## Provided passage
....

I have no idea why the capture party isn’t a bigger complaint, I mean the premise of the story is already hard to swallow, but okay u get over it and try to get immersed anyways only to be hit with this immersion breaking truck later on, this is austin powers levels of silly, difference is I’m not laughing… but maybe I should, is far cry a comedy now? If so they need more jokes, and not just the 1 bad recurrent joke, they should have consulted with the south park team a little more…
Any sense of threat or intimidation the “villains” could have had is out the window imo with the way they handled the story with this gimmick.
GOOD analysis of the game’s flaw.
Though I am not familiar with the Far Cry games, through reading your article, I felt as if I knew them fairly well. It sounds like this game is a large disappointment for its fans and that is tragic. The forced storyline is a very strange ploy. I would understand if the storyline coincided with the choices one makes as a player, but because these blips are forced upon each player regardless is odd. I hope they fix that in their next installment (will there be a next installment?).
The problem with Far Cry as a seriesis with each game through the series it becomes progressively more of a spoon feeding type of game play which ruins the immersion where you truly feel like one man versus a bunch of radicals in the case of the 5th one. I still like Far Cry 2 the most in terms of the entire package.
The problem with Far Cry as a series is with each game through the series it becomes progressively more of a spoon feeding type of game play which ruins the immersion where you truly feel like one man versus a bunch of radicals in the case of the 5th one. I still like Far Cry 2 the most in terms of the entire package.
Although I haven’t played the other Far Cry games, it feels like this one tried to go for a more immersive, open-world route, but failed. At least, that’s what I understand from reading the article.
I haven’t played any of the Far Cry games yet, but I can’t believe those darts can actually hit you way up in a helicopter. That’s got to be frustrating! One of these days I will get Far Cry 3 and see what the series is all about.

....

## Excerpted records
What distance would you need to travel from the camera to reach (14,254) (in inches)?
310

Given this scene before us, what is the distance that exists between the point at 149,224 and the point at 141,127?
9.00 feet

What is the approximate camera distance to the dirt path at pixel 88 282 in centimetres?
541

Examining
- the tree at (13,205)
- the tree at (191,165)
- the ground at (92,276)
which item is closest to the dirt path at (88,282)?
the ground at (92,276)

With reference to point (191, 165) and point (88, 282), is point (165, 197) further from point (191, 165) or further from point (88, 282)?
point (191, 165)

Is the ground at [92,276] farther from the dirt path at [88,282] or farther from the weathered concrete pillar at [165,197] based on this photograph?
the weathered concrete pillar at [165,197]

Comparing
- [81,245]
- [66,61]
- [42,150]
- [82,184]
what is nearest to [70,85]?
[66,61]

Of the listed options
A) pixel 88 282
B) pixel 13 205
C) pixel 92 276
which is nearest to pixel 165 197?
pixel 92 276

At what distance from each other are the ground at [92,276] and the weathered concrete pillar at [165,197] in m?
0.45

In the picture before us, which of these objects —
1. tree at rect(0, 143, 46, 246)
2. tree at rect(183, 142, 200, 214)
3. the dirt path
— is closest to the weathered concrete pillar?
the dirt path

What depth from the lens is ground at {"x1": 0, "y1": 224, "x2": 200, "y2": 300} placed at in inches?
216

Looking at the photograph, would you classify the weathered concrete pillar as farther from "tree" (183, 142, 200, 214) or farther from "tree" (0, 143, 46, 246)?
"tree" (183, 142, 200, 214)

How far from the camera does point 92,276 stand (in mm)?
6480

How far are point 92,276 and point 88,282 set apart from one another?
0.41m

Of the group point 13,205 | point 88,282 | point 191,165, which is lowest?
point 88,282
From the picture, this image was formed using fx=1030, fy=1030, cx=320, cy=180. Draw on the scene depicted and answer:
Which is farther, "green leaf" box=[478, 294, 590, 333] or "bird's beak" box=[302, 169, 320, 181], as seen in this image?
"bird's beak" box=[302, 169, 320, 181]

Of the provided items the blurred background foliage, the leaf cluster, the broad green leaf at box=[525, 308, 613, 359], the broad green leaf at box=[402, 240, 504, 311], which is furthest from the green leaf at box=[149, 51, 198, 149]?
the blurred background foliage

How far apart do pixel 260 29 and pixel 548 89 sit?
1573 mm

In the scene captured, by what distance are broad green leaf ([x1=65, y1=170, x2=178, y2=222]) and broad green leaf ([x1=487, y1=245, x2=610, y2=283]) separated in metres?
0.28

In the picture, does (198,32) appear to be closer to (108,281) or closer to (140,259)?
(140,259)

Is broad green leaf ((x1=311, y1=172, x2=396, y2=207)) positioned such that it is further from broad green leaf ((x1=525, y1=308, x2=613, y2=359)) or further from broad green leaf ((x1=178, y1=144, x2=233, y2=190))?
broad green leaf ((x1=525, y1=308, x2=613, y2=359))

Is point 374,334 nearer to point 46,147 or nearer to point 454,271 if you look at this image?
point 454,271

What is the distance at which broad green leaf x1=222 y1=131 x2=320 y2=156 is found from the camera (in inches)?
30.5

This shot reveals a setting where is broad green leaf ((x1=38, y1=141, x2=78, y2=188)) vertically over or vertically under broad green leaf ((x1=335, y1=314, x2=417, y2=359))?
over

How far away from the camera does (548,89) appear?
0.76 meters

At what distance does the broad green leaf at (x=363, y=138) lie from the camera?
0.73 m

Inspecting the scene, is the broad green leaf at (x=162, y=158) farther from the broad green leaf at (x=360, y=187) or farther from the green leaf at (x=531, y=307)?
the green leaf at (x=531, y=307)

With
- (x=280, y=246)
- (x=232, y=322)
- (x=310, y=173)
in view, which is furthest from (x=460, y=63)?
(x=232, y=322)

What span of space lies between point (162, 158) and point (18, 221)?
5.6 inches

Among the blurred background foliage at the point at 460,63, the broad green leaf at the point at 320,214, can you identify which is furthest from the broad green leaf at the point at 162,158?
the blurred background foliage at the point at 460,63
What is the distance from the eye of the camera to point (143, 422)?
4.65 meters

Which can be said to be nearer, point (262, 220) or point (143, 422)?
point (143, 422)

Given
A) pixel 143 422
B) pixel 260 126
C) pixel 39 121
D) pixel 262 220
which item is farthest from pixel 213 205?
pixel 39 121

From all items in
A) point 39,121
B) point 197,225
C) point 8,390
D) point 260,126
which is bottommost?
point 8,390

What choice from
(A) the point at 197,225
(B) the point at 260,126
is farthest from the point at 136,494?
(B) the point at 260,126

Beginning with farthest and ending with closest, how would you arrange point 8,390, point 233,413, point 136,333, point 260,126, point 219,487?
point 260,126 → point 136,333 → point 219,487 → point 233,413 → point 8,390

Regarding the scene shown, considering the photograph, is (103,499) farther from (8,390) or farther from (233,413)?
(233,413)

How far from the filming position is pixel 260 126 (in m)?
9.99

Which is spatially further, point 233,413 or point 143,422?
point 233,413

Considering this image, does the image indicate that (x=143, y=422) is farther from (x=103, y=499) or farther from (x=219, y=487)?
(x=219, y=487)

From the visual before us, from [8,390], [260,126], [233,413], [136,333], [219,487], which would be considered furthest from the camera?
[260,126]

....

## The exercise
Please return the stretch of the Far Cry comments that begins at the words "The problem with Far Cry as a series is" and stops after "reading the article.", copied word for word.

## Reply
The problem with Far Cry as a series is with each game through the series it becomes progressively more of a spoon feeding type of game play which ruins the immersion where you truly feel like one man versus a bunch of radicals in the case of the 5th one. I still like Far Cry 2 the most in terms of the entire package.
Although I haven’t played the other Far Cry games, it feels like this one tried to go for a more immersive, open-world route, but failed. At least, that’s what I understand from reading the article.